▸ DIRECTIONS:
a: Answer these from the report on Hogan's disappearance, one line each:
(i) How old was Hogan when he went missing?
(ii) How many acres is the lake?
(iii) If the state's scuba team finds nothing, whose team will search the entire lake with sonar?
b: Return the part of the report on Hogan's disappearance between "Hogan, who was" and "open Hogan case.", inclusive.
c: Resume the report on Hogan's disappearance after its final sentence.

▸ SELECTED TEXT:
*** Block opens ***

Hogan, who was 28 years old at the time, was suffering from a mental illness and was last seen at the Spring Lake Ranch when he went missing.
Hogan disappeared May 16, 2005, and after numerous false leads, the Hogan family and police are hoping to rule out another possibility.
"With the passage of time, we're stepping it up as a priority now," said lead investigator Detective Sgt. Robert Patten of the open Hogan case.
"We're not getting any concrete information that he's out there," Patten said. "With the passage of time, the grim reality is, he might not be alive."
During the last year, police have received new tips that led them, and the Hogan family, to believe that a search of the lake may lead to a result in Hogan's disappearance.
A client of the ranch, staying there the same time Hogan was, recently told police he saw Hogan near the lake on the day he disappeared and during a recent search, police dogs hesitated at "areas of interest" while police navigated the boat across the water of a section of the 64-acre lake, according to Patten.
There were also a series of sticks lined up along the shore that could have possibly been laid by Hogan, he said.
The dive will be the first by the state's scuba team and if it finds nothing, the New York state police's team will search the entire lake with sonar, Patten said.
"It's one more area to cross off the list," he said.
The Hogan family isn't giving up hope that their son will be found alive.

*** Block closes ***

▸ GIVEN INFORMATION:

*** Block opens ***

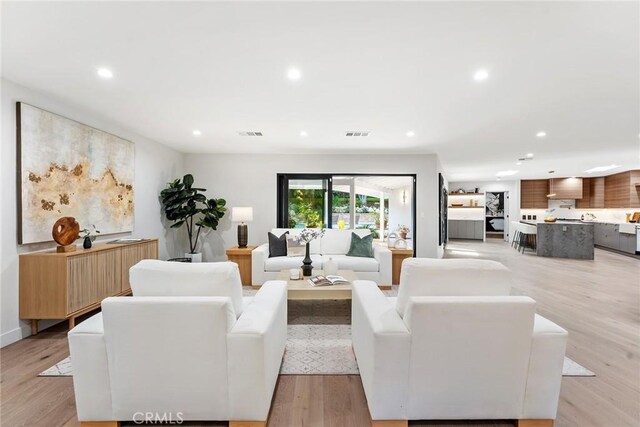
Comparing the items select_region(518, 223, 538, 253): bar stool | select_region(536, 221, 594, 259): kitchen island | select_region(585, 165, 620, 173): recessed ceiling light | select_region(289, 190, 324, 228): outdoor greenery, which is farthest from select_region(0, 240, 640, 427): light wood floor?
select_region(585, 165, 620, 173): recessed ceiling light

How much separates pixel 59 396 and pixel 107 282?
164 centimetres

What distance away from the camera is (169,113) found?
12.5ft

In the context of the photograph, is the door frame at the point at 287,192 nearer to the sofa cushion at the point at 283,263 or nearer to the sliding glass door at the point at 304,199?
the sliding glass door at the point at 304,199

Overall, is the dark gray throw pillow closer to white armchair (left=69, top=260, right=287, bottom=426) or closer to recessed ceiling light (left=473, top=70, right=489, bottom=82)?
white armchair (left=69, top=260, right=287, bottom=426)

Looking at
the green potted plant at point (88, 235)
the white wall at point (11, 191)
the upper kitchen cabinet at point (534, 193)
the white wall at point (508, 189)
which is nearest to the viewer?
the white wall at point (11, 191)

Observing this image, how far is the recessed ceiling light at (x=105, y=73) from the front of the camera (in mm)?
2648

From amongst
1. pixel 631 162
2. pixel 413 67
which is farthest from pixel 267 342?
pixel 631 162

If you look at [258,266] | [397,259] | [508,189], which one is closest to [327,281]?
[258,266]

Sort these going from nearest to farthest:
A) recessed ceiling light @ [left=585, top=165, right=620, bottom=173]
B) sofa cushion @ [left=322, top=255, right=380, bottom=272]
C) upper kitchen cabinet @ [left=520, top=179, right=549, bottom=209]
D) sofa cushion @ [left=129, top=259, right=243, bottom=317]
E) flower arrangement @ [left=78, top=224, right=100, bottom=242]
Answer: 1. sofa cushion @ [left=129, top=259, right=243, bottom=317]
2. flower arrangement @ [left=78, top=224, right=100, bottom=242]
3. sofa cushion @ [left=322, top=255, right=380, bottom=272]
4. recessed ceiling light @ [left=585, top=165, right=620, bottom=173]
5. upper kitchen cabinet @ [left=520, top=179, right=549, bottom=209]

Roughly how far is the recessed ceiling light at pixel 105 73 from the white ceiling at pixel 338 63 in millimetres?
55

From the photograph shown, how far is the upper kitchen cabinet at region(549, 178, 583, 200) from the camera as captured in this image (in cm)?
1062

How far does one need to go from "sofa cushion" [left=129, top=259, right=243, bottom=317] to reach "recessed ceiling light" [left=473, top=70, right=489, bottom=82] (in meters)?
2.70

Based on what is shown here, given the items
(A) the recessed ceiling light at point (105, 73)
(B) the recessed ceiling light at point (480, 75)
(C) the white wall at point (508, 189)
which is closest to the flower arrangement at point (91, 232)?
(A) the recessed ceiling light at point (105, 73)

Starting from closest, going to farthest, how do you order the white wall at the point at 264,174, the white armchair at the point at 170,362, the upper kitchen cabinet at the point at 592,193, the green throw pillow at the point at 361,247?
the white armchair at the point at 170,362, the green throw pillow at the point at 361,247, the white wall at the point at 264,174, the upper kitchen cabinet at the point at 592,193
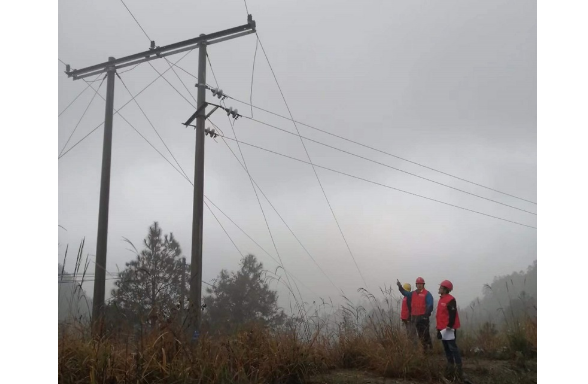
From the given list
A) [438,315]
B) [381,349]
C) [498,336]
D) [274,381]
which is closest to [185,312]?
[274,381]

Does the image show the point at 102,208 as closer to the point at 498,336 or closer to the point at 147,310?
the point at 147,310

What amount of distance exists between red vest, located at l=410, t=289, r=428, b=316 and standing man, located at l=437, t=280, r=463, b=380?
1.99 meters

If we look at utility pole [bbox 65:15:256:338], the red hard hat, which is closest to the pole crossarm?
utility pole [bbox 65:15:256:338]

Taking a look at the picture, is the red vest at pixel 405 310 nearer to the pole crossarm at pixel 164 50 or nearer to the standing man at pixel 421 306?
the standing man at pixel 421 306

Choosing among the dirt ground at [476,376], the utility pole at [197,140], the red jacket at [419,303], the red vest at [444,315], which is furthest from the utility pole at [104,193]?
the red vest at [444,315]

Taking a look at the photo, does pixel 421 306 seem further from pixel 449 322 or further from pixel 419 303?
pixel 449 322

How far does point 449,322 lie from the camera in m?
6.74

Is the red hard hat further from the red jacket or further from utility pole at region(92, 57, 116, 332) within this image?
utility pole at region(92, 57, 116, 332)

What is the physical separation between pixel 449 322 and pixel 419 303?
244cm

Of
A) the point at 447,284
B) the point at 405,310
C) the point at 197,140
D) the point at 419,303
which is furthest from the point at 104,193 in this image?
the point at 447,284

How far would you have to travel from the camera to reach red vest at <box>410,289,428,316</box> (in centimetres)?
909
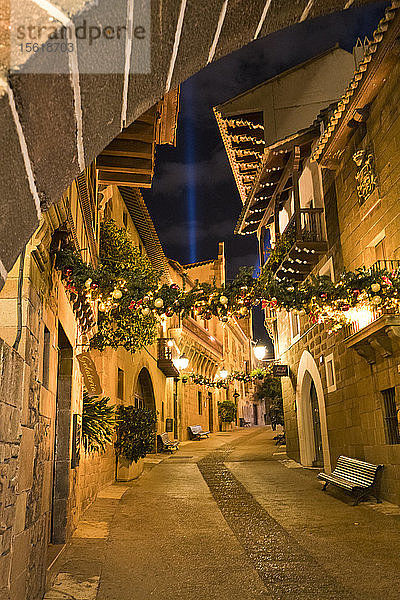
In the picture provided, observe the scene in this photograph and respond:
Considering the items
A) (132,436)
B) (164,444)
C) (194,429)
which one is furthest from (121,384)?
(194,429)

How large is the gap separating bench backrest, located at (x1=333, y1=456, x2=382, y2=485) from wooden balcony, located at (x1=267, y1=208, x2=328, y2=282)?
4251 millimetres

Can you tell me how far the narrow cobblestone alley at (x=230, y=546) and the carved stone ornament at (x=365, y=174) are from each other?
5899mm

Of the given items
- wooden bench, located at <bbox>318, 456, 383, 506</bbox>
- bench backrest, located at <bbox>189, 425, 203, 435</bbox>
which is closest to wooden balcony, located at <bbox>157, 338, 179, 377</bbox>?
bench backrest, located at <bbox>189, 425, 203, 435</bbox>

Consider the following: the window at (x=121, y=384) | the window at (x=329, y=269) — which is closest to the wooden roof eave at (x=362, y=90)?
the window at (x=329, y=269)

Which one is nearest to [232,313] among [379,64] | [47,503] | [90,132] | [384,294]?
[384,294]

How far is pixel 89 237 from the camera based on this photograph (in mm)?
8883

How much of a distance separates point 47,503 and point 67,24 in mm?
5083

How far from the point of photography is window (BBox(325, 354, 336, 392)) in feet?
43.2

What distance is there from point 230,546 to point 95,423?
307 cm

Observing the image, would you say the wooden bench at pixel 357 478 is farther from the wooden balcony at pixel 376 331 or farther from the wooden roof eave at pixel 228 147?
the wooden roof eave at pixel 228 147

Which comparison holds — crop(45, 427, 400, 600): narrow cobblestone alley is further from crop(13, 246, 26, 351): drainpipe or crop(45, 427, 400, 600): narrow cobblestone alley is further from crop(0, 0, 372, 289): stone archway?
crop(0, 0, 372, 289): stone archway

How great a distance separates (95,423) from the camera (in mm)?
8844

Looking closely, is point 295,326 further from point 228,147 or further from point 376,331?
point 376,331

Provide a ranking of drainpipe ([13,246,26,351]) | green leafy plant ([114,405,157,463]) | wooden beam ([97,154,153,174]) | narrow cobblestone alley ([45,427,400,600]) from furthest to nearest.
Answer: green leafy plant ([114,405,157,463]) → wooden beam ([97,154,153,174]) → narrow cobblestone alley ([45,427,400,600]) → drainpipe ([13,246,26,351])
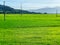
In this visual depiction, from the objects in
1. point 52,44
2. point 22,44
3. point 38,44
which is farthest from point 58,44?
point 22,44

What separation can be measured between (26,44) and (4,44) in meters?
1.16

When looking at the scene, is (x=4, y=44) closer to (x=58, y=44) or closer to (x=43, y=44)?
(x=43, y=44)

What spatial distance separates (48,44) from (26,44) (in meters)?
1.23

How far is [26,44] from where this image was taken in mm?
11312

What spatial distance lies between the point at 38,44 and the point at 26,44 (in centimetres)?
66

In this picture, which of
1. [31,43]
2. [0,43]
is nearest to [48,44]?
[31,43]

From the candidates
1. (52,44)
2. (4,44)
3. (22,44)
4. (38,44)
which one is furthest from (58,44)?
(4,44)

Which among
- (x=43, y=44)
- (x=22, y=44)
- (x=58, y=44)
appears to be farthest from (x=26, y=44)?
(x=58, y=44)

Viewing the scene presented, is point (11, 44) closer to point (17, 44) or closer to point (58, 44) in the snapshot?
point (17, 44)

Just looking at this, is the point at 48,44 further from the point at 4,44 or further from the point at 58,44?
the point at 4,44

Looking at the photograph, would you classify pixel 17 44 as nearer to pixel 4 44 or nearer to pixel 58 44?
pixel 4 44

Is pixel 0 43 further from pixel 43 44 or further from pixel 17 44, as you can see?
pixel 43 44

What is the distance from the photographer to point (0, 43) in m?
11.4

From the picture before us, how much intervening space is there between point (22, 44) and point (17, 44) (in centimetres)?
27
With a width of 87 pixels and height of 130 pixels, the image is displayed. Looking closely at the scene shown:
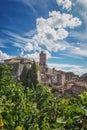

*** Block closes ***

▸ ANSWER SECTION:
a:
(i) 28 years old
(ii) 64 acres
(iii) The New York state police's team

b:
Hogan, who was 28 years old at the time, was suffering from a mental illness and was last seen at the Spring Lake Ranch when he went missing.
Hogan disappeared May 16, 2005, and after numerous false leads, the Hogan family and police are hoping to rule out another possibility.
"With the passage of time, we're stepping it up as a priority now," said lead investigator Detective Sgt. Robert Patten of the open Hogan case.

c:
Throughout the years, mother Sandra Hopkins and father Michael Hogan hired a private investigator, brought police dogs in from Maine to search the wooded area around the ranch, posted fliers, and flown to California for weeks at a time, chasing down a woman who said she saw their son.
"We're gonna keep looking," Michael Hogan said. "I can't imagine anybody would give up and stop looking."
Hogan moved to the Spring Lake Ranch in 2005 at the age of 28 for treatment of his mental illness, a severe case of obsessive compulsive disorder, according to Hopkins.
Hogan was on powerful medications when he vanished from outside the dining room of the ranch around noon May 16, according to police.
Hopkins said her son's illness caused him to ask people questions over and over again, but aside from that, he was like every other 28-year-old. "He had a sense of humor, he was a likable guy," she said.
William Michael "Mike" Hogan is 6 feet tall, 180 pounds, with black hair, blue eyes and an occasional beard. He has a birthmark on his upper back, a slightly receding hairline and a cap on his upper front teeth. He is not a threat to the public.